Lionel Snell is a contemporary English magician, publisher, and author on magic and philosophy. He has published works under various pen names, and is most famously known as Ramsey Dukes.  He has been described as "an important early contributor to the discussions of occultism in the mid- to late 1970s".

Career
In his youth, Snell received a series of scholarships which eventually allowed him to attend Emmanuel College, Cambridge, where he graduated with a degree in Pure Mathematics. 

His writings on the English artist and occultist Austin Osman Spare in  Agape Occult Review (1972), and his philosophical theories published in SSOTBME - An Essay on Magic (1974) brought him into contact with the nascent chaos magic movement of the 1970s. Snell was active within this environment for most of the 1970s to the 1980s. 

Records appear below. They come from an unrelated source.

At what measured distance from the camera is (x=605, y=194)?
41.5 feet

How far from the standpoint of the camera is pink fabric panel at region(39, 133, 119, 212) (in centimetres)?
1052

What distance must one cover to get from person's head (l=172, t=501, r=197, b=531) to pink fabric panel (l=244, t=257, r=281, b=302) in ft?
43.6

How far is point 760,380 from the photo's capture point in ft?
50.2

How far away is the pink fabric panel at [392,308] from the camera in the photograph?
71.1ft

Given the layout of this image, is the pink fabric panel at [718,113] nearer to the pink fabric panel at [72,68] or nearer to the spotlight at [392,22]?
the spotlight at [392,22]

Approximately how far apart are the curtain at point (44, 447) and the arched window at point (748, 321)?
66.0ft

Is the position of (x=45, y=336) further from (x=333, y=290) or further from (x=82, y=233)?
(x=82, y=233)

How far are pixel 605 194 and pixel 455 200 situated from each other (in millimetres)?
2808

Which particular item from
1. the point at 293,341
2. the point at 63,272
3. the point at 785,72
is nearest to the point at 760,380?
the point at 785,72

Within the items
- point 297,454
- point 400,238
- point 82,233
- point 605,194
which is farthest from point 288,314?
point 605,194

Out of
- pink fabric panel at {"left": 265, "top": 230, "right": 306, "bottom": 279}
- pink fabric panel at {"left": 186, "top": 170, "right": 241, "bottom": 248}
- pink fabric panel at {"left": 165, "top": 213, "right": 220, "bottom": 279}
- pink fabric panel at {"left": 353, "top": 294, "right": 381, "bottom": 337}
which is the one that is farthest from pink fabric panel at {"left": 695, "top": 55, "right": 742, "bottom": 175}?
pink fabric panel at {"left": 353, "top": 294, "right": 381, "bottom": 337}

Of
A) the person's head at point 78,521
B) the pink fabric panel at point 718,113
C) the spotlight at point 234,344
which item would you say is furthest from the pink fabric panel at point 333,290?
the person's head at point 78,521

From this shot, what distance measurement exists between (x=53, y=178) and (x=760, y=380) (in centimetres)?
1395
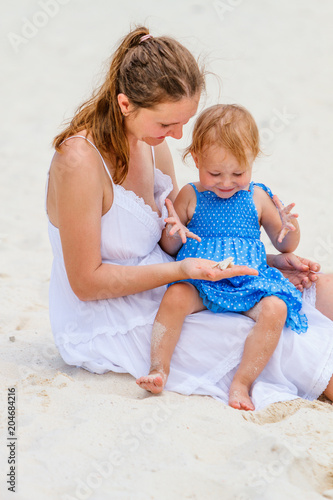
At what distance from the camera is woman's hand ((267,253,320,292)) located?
2.90 metres

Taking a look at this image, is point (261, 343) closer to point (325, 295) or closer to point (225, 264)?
point (225, 264)

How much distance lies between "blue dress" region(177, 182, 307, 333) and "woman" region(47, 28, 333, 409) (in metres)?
0.08

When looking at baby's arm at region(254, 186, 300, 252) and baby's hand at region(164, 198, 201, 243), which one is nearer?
baby's hand at region(164, 198, 201, 243)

The novel approach to magic which he developed during this period has been described as synthesizing "the works of Crowley, Spare and Carlos Casteneda into a form of magical libertarianism." Due to his contribution in this area, Snell is often regarded as an important figure in the historical emergence of the chaos magic current.

In 1977, he claimed to have performed a well-known, but notably laborious and rarely attempted ritual called the Abramelin operation.
 
Snell’s book Words Made Flesh (1987) takes a philosophical approach to the nature of reality. In this work, Snell outlines his “information model” theory of magic, which entertains the possibility that the universe could be a virtual reality. This theme was later extensively explored in popular culture through films such as The Matrix.

As well as being a theorist of magic, Snell has also been an avid practitioner. In this capacity, he has engaged with organisations such as the Ordo Templi Orientis and Illuminates of Thanateros.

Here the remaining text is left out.